### TEXT FOR ANALYSIS
This process gave me predicted 1-year totals for each release, assuming BD sales trends. Where applicable, I multiplied these BD figures by a factor of 3 for DVD releases. In case someone new is reading this, let me just say that this model of DVD release behavior, it is not an assumption. It’s a projection of characteristics of the market I have observed and have concrete evidence for, but extrapolated into murkier territory. Thus, it’s a statement that is neither flawless nor groundless to make.
This gave me a complete set of predicted sales for first-half 2016 releases [doc link], but I also had the MSRP for all of them, so I decided to take a stab at gross profit while I was at it. Since the anime distributor makes half of each sale, it was as simple as taking the sum of (MSRP*sales)/2 for all releases. The result? About 70 million dollars.
Here’s some more points that arise from the dataset (ASSUMING IT’S SOMEWHAT VALID):
-About half of that projected figure is earned by the top 10% of releases (aka the top 20).
–Pokemon, Evangelion, Hosoda Mamoru, and One Piece each account for multiple releases in that top 20.
-56 of the releases project to sell 2000 copies or less. These project to gross, all told, 975,000 dollars.

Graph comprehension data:
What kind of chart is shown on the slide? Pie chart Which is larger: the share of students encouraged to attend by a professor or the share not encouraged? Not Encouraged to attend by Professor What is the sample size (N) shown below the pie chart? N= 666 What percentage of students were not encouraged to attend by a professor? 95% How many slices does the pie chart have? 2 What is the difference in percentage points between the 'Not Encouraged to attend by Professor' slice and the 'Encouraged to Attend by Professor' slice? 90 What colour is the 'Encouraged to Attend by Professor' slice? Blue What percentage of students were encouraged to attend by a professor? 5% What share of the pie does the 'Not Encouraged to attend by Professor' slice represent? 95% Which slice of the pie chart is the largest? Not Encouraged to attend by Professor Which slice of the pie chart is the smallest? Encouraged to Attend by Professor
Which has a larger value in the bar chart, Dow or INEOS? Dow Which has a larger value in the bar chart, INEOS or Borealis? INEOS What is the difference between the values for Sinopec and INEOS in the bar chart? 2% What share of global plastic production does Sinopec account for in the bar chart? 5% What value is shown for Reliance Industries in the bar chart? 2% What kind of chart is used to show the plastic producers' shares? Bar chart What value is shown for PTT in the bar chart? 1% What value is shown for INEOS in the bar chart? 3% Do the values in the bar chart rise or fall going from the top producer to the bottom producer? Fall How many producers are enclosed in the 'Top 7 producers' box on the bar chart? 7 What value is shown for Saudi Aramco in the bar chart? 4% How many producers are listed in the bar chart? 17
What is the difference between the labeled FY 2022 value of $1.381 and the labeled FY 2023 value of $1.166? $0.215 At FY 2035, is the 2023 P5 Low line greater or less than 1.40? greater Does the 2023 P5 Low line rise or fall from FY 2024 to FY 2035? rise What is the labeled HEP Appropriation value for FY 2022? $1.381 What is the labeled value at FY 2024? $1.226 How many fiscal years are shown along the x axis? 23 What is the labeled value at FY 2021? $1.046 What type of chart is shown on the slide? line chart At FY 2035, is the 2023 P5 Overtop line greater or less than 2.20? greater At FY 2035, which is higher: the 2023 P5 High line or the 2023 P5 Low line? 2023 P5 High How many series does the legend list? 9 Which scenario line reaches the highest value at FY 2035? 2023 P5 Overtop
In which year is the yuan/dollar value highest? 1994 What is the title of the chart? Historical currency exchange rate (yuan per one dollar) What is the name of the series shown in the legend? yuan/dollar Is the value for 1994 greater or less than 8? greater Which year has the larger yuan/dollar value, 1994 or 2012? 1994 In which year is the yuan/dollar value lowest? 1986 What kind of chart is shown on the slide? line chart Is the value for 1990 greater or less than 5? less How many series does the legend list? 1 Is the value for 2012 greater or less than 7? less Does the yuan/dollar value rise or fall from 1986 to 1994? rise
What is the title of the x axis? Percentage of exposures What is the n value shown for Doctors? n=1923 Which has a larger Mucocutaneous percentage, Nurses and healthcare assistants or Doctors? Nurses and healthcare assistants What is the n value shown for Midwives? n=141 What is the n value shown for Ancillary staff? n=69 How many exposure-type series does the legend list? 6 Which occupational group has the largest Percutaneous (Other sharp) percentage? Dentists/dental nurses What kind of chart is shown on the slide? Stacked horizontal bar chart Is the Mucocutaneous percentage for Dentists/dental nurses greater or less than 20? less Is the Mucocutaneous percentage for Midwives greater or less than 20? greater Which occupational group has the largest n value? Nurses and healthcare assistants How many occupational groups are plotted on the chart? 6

### TASK INSTRUCTIONS
Repeat the text on projected anime disc sales in full, word for word. This material comes from a separate source.

### TASK RESPONSE
This process gave me predicted 1-year totals for each release, assuming BD sales trends. Where applicable, I multiplied these BD figures by a factor of 3 for DVD releases. In case someone new is reading this, let me just say that this model of DVD release behavior, it is not an assumption. It’s a projection of characteristics of the market I have observed and have concrete evidence for, but extrapolated into murkier territory. Thus, it’s a statement that is neither flawless nor groundless to make.
This gave me a complete set of predicted sales for first-half 2016 releases [doc link], but I also had the MSRP for all of them, so I decided to take a stab at gross profit while I was at it. Since the anime distributor makes half of each sale, it was as simple as taking the sum of (MSRP*sales)/2 for all releases. The result? About 70 million dollars.
Here’s some more points that arise from the dataset (ASSUMING IT’S SOMEWHAT VALID):
-About half of that projected figure is earned by the top 10% of releases (aka the top 20).
–Pokemon, Evangelion, Hosoda Mamoru, and One Piece each account for multiple releases in that top 20.
-56 of the releases project to sell 2000 copies or less. These project to gross, all told, 975,000 dollars.